BEGIN Article
Green and green equals black and blue, and with a trained one, you can just concentrate on YOU learning instead of trying to figure out what the horse is doing, too. You wouldn't go out and buy an unbroke riding horse if you don't know how to ride. Why do people think they can do that with minis all the time?








I wouldn't worry about pairs at this point. You are going to need a few years driving a single under your belt before you even attempt pairs. That is just a whole nother ballgame, and not for the faint of experience.

IMO, bullying totally depends on the personality of the horse, not the size. We had a 32" mare that ruled the roost for a number of years over a 35" gelding and a 16HH gelding in the same paddock! Now we have a 31" 16 yr. old mare that has it all over a 39" 5 yr. old mare.

Myrna


----------



## Marsha Cassada (Feb 10, 2011)

I had a 29", have a 32 1/2", and then drove a 34". When I shopped for my recent horse I wanted the taller, not the smaller. More fun! Darn it, he turned out to be 35" so can't stay AMHA but I love the movement of the taller horse. I'll be checking out R shows. The 29 can wear the same harness as the 35. The bridle can be iffy. For driving, I'll take the taller horse.


----------



## Knottymare (Feb 11, 2011)
END Article
BEGIN Data provided
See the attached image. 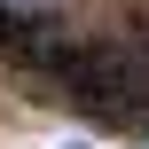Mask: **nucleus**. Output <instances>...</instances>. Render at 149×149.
I'll return each mask as SVG.
<instances>
[{
	"label": "nucleus",
	"mask_w": 149,
	"mask_h": 149,
	"mask_svg": "<svg viewBox=\"0 0 149 149\" xmlns=\"http://www.w3.org/2000/svg\"><path fill=\"white\" fill-rule=\"evenodd\" d=\"M8 8H47V0H8Z\"/></svg>",
	"instance_id": "f257e3e1"
}]
</instances>
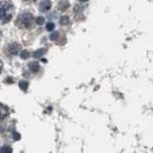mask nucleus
I'll return each mask as SVG.
<instances>
[{"mask_svg":"<svg viewBox=\"0 0 153 153\" xmlns=\"http://www.w3.org/2000/svg\"><path fill=\"white\" fill-rule=\"evenodd\" d=\"M84 4H85V2H82V1H81V2H78L76 6H74V12H76V13H78V12L82 11L85 6H81V5H84Z\"/></svg>","mask_w":153,"mask_h":153,"instance_id":"13","label":"nucleus"},{"mask_svg":"<svg viewBox=\"0 0 153 153\" xmlns=\"http://www.w3.org/2000/svg\"><path fill=\"white\" fill-rule=\"evenodd\" d=\"M1 70H2V61L0 60V73H1Z\"/></svg>","mask_w":153,"mask_h":153,"instance_id":"18","label":"nucleus"},{"mask_svg":"<svg viewBox=\"0 0 153 153\" xmlns=\"http://www.w3.org/2000/svg\"><path fill=\"white\" fill-rule=\"evenodd\" d=\"M36 22H37V25L41 26V25H44V24H45V18H44L42 16L37 17V18H36Z\"/></svg>","mask_w":153,"mask_h":153,"instance_id":"15","label":"nucleus"},{"mask_svg":"<svg viewBox=\"0 0 153 153\" xmlns=\"http://www.w3.org/2000/svg\"><path fill=\"white\" fill-rule=\"evenodd\" d=\"M8 113V110L6 106H4L2 104H0V121H2L5 119V117Z\"/></svg>","mask_w":153,"mask_h":153,"instance_id":"7","label":"nucleus"},{"mask_svg":"<svg viewBox=\"0 0 153 153\" xmlns=\"http://www.w3.org/2000/svg\"><path fill=\"white\" fill-rule=\"evenodd\" d=\"M59 36H60V33L58 32V31H53L51 34H50V40H52V41H56V40H58V38H59Z\"/></svg>","mask_w":153,"mask_h":153,"instance_id":"12","label":"nucleus"},{"mask_svg":"<svg viewBox=\"0 0 153 153\" xmlns=\"http://www.w3.org/2000/svg\"><path fill=\"white\" fill-rule=\"evenodd\" d=\"M20 57L22 58V59H27V58L30 57V52H28V51H22V52L20 53Z\"/></svg>","mask_w":153,"mask_h":153,"instance_id":"16","label":"nucleus"},{"mask_svg":"<svg viewBox=\"0 0 153 153\" xmlns=\"http://www.w3.org/2000/svg\"><path fill=\"white\" fill-rule=\"evenodd\" d=\"M45 53H46V50H45V48H39V50H37V51L33 53V57L34 58H41Z\"/></svg>","mask_w":153,"mask_h":153,"instance_id":"9","label":"nucleus"},{"mask_svg":"<svg viewBox=\"0 0 153 153\" xmlns=\"http://www.w3.org/2000/svg\"><path fill=\"white\" fill-rule=\"evenodd\" d=\"M68 7H70V2L68 1H59L58 2V10L61 11V12L66 11Z\"/></svg>","mask_w":153,"mask_h":153,"instance_id":"5","label":"nucleus"},{"mask_svg":"<svg viewBox=\"0 0 153 153\" xmlns=\"http://www.w3.org/2000/svg\"><path fill=\"white\" fill-rule=\"evenodd\" d=\"M0 153H12V149L10 146H2L0 149Z\"/></svg>","mask_w":153,"mask_h":153,"instance_id":"14","label":"nucleus"},{"mask_svg":"<svg viewBox=\"0 0 153 153\" xmlns=\"http://www.w3.org/2000/svg\"><path fill=\"white\" fill-rule=\"evenodd\" d=\"M17 24L19 25V27L30 28L33 24V16L30 12H22L19 16L18 20H17Z\"/></svg>","mask_w":153,"mask_h":153,"instance_id":"2","label":"nucleus"},{"mask_svg":"<svg viewBox=\"0 0 153 153\" xmlns=\"http://www.w3.org/2000/svg\"><path fill=\"white\" fill-rule=\"evenodd\" d=\"M14 6L11 1H0V25L7 24L12 19Z\"/></svg>","mask_w":153,"mask_h":153,"instance_id":"1","label":"nucleus"},{"mask_svg":"<svg viewBox=\"0 0 153 153\" xmlns=\"http://www.w3.org/2000/svg\"><path fill=\"white\" fill-rule=\"evenodd\" d=\"M13 137H14V139H16V140H19L20 139V134L17 133V132H13Z\"/></svg>","mask_w":153,"mask_h":153,"instance_id":"17","label":"nucleus"},{"mask_svg":"<svg viewBox=\"0 0 153 153\" xmlns=\"http://www.w3.org/2000/svg\"><path fill=\"white\" fill-rule=\"evenodd\" d=\"M19 51H20L19 44H11L8 46V53H11V54H18Z\"/></svg>","mask_w":153,"mask_h":153,"instance_id":"4","label":"nucleus"},{"mask_svg":"<svg viewBox=\"0 0 153 153\" xmlns=\"http://www.w3.org/2000/svg\"><path fill=\"white\" fill-rule=\"evenodd\" d=\"M60 25L62 26H66V25H70V17L68 16H61L60 19H59Z\"/></svg>","mask_w":153,"mask_h":153,"instance_id":"8","label":"nucleus"},{"mask_svg":"<svg viewBox=\"0 0 153 153\" xmlns=\"http://www.w3.org/2000/svg\"><path fill=\"white\" fill-rule=\"evenodd\" d=\"M51 7H52V2L48 1V0H44L39 4V10L41 12H47V11L51 10Z\"/></svg>","mask_w":153,"mask_h":153,"instance_id":"3","label":"nucleus"},{"mask_svg":"<svg viewBox=\"0 0 153 153\" xmlns=\"http://www.w3.org/2000/svg\"><path fill=\"white\" fill-rule=\"evenodd\" d=\"M54 28H56L54 22L50 21V22H47V24H46V30H47L48 32H53V31H54Z\"/></svg>","mask_w":153,"mask_h":153,"instance_id":"11","label":"nucleus"},{"mask_svg":"<svg viewBox=\"0 0 153 153\" xmlns=\"http://www.w3.org/2000/svg\"><path fill=\"white\" fill-rule=\"evenodd\" d=\"M28 68L31 70V72H33V73H37L39 70H40L39 62H37V61H32V62H30V65H28Z\"/></svg>","mask_w":153,"mask_h":153,"instance_id":"6","label":"nucleus"},{"mask_svg":"<svg viewBox=\"0 0 153 153\" xmlns=\"http://www.w3.org/2000/svg\"><path fill=\"white\" fill-rule=\"evenodd\" d=\"M19 87H20V90H22V91H27V88H28V82H27L26 80H21V81H19Z\"/></svg>","mask_w":153,"mask_h":153,"instance_id":"10","label":"nucleus"}]
</instances>
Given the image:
END Data provided
Please copy out the whole forum thread above about driving miniature horses, word for word.

Solution for this task
Green and green equals black and blue, and with a trained one, you can just concentrate on YOU learning instead of trying to figure out what the horse is doing, too. You wouldn't go out and buy an unbroke riding horse if you don't know how to ride. Why do people think they can do that with minis all the time?








I wouldn't worry about pairs at this point. You are going to need a few years driving a single under your belt before you even attempt pairs. That is just a whole nother ballgame, and not for the faint of experience.

IMO, bullying totally depends on the personality of the horse, not the size. We had a 32" mare that ruled the roost for a number of years over a 35" gelding and a 16HH gelding in the same paddock! Now we have a 31" 16 yr. old mare that has it all over a 39" 5 yr. old mare.

Myrna


----------



## Marsha Cassada (Feb 10, 2011)

I had a 29", have a 32 1/2", and then drove a 34". When I shopped for my recent horse I wanted the taller, not the smaller. More fun! Darn it, he turned out to be 35" so can't stay AMHA but I love the movement of the taller horse. I'll be checking out R shows. The 29 can wear the same harness as the 35. The bridle can be iffy. For driving, I'll take the taller horse.


----------



## Knottymare (Feb 11, 2011)